START

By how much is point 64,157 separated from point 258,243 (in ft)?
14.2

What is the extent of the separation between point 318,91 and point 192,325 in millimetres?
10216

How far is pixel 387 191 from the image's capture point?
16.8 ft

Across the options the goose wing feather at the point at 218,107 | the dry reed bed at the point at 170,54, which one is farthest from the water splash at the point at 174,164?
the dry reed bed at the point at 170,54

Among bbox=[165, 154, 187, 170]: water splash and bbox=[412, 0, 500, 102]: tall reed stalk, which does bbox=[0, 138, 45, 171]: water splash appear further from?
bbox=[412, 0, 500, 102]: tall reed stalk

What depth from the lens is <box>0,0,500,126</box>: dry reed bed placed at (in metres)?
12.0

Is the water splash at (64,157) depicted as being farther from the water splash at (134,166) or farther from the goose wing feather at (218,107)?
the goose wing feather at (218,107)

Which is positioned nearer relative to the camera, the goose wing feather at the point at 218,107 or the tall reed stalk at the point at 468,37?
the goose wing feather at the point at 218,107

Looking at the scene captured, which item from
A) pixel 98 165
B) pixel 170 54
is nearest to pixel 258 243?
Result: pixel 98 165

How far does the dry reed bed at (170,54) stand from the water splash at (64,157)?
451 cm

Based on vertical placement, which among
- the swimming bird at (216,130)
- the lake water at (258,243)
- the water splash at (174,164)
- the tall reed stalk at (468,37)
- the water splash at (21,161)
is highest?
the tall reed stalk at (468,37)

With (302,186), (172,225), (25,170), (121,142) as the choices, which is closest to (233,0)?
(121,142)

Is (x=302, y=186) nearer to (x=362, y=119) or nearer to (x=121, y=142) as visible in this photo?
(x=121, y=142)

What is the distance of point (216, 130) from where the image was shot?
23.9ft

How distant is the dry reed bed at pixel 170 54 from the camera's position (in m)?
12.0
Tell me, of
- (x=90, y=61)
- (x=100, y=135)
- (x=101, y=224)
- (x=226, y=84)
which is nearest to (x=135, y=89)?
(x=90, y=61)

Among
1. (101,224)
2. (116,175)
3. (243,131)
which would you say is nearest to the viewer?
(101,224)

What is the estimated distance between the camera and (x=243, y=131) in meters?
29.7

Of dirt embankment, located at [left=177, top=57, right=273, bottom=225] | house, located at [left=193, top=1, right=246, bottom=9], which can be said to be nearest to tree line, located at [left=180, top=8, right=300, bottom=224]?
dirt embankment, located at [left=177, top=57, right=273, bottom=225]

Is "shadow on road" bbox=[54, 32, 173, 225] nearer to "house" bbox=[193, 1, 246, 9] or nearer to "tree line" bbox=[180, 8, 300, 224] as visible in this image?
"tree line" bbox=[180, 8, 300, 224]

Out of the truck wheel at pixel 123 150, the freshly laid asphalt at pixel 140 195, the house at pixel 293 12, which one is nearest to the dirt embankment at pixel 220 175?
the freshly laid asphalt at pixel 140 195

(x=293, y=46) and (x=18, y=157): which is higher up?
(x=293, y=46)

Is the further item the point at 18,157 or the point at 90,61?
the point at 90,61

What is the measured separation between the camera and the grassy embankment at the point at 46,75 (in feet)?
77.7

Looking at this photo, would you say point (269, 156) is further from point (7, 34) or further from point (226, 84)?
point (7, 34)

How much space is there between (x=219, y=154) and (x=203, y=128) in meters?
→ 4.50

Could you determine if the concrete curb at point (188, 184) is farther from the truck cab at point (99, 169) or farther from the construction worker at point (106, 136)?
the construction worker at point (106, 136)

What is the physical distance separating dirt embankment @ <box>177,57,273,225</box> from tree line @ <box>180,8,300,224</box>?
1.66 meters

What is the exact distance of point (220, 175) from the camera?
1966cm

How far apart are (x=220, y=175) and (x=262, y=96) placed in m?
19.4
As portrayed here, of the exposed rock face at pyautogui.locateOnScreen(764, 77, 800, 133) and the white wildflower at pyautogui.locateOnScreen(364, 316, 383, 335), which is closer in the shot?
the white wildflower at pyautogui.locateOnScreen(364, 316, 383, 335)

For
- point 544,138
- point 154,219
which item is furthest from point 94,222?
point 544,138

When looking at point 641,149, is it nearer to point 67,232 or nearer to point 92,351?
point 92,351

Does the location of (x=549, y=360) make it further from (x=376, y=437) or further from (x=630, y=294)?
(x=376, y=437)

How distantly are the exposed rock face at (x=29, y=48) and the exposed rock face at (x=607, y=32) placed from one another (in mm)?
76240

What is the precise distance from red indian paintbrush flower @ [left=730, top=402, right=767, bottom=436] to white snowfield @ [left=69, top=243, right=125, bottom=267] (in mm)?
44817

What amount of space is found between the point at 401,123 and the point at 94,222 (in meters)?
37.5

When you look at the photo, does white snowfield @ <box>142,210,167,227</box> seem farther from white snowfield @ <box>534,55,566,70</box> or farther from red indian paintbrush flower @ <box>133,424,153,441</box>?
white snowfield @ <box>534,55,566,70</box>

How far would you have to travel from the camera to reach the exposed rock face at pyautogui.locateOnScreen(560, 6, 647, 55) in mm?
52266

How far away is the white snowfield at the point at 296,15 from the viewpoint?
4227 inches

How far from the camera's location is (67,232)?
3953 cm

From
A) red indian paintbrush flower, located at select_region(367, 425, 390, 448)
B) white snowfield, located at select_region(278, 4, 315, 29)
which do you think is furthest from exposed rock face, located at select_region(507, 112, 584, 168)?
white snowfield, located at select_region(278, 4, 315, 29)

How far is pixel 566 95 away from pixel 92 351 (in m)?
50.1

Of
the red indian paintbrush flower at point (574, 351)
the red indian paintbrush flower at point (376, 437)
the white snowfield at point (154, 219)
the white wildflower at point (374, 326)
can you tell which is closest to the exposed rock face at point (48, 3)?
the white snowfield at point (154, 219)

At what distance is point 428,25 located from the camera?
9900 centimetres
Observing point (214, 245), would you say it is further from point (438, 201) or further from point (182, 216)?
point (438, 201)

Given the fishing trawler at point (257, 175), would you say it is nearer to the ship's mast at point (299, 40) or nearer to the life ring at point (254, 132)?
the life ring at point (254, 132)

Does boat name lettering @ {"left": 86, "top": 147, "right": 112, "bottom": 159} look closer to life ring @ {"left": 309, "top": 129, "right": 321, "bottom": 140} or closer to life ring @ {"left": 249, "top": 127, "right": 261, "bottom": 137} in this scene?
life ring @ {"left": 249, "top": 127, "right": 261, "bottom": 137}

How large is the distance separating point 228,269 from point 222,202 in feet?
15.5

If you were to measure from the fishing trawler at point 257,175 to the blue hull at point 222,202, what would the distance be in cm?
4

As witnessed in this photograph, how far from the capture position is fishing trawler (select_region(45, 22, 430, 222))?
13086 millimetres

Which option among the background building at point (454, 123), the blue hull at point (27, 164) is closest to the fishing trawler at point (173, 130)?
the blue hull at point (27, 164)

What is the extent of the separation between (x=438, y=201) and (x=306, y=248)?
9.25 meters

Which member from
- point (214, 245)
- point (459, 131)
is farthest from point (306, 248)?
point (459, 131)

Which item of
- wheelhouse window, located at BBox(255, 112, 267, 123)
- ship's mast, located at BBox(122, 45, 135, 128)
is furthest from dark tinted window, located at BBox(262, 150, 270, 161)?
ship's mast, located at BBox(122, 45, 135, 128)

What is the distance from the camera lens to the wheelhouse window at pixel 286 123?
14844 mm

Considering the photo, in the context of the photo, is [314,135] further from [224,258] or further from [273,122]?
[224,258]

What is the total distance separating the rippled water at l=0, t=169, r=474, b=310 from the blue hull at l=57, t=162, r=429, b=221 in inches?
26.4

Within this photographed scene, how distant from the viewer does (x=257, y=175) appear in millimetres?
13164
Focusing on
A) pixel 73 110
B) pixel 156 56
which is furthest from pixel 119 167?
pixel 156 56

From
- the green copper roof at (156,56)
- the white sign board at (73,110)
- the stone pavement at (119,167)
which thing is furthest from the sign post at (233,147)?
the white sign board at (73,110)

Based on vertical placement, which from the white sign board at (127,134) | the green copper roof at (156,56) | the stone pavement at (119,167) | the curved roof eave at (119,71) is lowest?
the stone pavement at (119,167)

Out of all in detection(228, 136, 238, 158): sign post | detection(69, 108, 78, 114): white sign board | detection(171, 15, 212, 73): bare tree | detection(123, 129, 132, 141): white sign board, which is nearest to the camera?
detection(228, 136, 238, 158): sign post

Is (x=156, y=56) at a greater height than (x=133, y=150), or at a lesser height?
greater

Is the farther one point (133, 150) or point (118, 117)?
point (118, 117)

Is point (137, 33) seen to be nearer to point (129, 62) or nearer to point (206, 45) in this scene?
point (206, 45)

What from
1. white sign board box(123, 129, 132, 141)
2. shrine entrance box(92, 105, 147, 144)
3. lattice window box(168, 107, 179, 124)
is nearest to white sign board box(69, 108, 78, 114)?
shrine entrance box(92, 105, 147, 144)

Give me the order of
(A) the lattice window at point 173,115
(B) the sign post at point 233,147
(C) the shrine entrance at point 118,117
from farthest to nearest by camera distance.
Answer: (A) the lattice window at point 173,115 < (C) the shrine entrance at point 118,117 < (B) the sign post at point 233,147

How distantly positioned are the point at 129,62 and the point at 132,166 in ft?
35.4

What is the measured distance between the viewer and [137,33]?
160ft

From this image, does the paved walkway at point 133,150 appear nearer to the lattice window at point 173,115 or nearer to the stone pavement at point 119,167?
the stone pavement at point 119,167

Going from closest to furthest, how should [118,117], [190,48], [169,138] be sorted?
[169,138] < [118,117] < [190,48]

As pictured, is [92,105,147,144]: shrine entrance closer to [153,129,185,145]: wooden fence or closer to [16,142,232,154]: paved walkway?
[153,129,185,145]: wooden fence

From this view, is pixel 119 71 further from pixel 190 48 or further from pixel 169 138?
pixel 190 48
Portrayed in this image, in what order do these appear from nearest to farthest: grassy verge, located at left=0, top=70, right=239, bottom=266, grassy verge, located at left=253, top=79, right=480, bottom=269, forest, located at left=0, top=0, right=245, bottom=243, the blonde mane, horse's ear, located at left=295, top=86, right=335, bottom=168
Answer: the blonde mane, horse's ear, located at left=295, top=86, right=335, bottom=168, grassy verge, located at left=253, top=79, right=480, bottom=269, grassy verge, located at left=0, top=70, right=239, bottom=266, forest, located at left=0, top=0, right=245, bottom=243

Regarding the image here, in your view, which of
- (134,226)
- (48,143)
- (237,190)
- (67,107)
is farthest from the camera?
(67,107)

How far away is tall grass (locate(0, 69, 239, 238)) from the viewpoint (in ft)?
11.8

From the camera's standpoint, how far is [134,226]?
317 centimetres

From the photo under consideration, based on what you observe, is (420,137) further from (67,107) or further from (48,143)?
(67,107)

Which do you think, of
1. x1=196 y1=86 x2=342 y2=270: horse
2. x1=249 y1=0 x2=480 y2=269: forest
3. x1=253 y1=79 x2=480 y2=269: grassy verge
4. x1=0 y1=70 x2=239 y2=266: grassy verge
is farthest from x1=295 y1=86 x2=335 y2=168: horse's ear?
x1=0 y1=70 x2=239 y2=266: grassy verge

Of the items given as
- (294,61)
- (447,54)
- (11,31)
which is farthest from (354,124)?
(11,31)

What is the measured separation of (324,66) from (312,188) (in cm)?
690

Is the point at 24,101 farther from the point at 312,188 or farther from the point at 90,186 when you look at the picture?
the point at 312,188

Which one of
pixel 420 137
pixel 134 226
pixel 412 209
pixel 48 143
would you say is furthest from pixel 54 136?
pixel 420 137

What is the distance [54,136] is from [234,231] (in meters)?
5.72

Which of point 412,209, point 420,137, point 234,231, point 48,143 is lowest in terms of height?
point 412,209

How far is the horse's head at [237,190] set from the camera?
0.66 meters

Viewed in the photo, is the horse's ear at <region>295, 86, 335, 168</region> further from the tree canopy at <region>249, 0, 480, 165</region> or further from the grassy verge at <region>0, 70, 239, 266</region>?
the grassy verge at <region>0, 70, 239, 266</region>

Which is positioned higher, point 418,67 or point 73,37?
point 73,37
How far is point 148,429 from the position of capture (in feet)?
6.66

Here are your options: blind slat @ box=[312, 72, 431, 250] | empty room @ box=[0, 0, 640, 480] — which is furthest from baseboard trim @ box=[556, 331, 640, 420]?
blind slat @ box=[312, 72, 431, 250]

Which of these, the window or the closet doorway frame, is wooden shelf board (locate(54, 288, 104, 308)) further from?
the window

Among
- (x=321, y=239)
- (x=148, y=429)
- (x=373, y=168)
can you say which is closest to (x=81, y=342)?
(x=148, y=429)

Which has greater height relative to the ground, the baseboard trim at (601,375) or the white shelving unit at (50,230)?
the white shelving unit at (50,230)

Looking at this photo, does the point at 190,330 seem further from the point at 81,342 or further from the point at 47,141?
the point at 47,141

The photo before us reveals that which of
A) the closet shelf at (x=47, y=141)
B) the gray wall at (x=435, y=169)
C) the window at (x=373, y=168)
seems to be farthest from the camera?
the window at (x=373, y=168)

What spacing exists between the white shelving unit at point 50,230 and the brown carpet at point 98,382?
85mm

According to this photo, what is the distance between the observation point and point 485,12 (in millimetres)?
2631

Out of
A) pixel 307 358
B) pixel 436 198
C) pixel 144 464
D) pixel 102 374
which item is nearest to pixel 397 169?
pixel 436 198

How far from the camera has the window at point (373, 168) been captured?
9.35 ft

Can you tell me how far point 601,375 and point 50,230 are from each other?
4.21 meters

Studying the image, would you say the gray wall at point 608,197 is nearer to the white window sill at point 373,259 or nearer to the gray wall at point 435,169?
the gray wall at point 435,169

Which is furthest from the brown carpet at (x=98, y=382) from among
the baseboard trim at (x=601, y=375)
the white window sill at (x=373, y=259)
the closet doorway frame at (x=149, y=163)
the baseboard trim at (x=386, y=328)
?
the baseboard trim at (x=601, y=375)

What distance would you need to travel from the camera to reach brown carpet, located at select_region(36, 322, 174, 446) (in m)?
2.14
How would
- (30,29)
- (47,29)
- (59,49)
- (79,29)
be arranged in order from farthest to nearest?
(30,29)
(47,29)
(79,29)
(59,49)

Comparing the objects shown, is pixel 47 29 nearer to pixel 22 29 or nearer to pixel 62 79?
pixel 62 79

END

*Instructions for the task:*
Nothing outside the span should appear: transcribe the lines from the one containing "How far from the camera has" through the last line of the records.

*Answer in full:*
How far from the camera has the window at point (373, 168) been captured?
9.35 ft

Can you tell me how far point 601,375 and point 50,230 are from each other?
4.21 meters

Studying the image, would you say the gray wall at point 608,197 is nearer to the white window sill at point 373,259 or nearer to the gray wall at point 435,169?
the gray wall at point 435,169

Which is furthest from the brown carpet at (x=98, y=382) from among
the baseboard trim at (x=601, y=375)
the white window sill at (x=373, y=259)
the closet doorway frame at (x=149, y=163)
the baseboard trim at (x=386, y=328)
?
the baseboard trim at (x=601, y=375)

What distance would you need to travel from the camera to reach brown carpet, located at select_region(36, 322, 174, 446) (in m)?
2.14
How would
- (30,29)
- (47,29)
- (59,49)
- (79,29)
be arranged in order from farthest to nearest?
(30,29)
(47,29)
(79,29)
(59,49)

Comparing the objects shown, is pixel 47 29 nearer to pixel 22 29 or nearer to pixel 62 79?
pixel 62 79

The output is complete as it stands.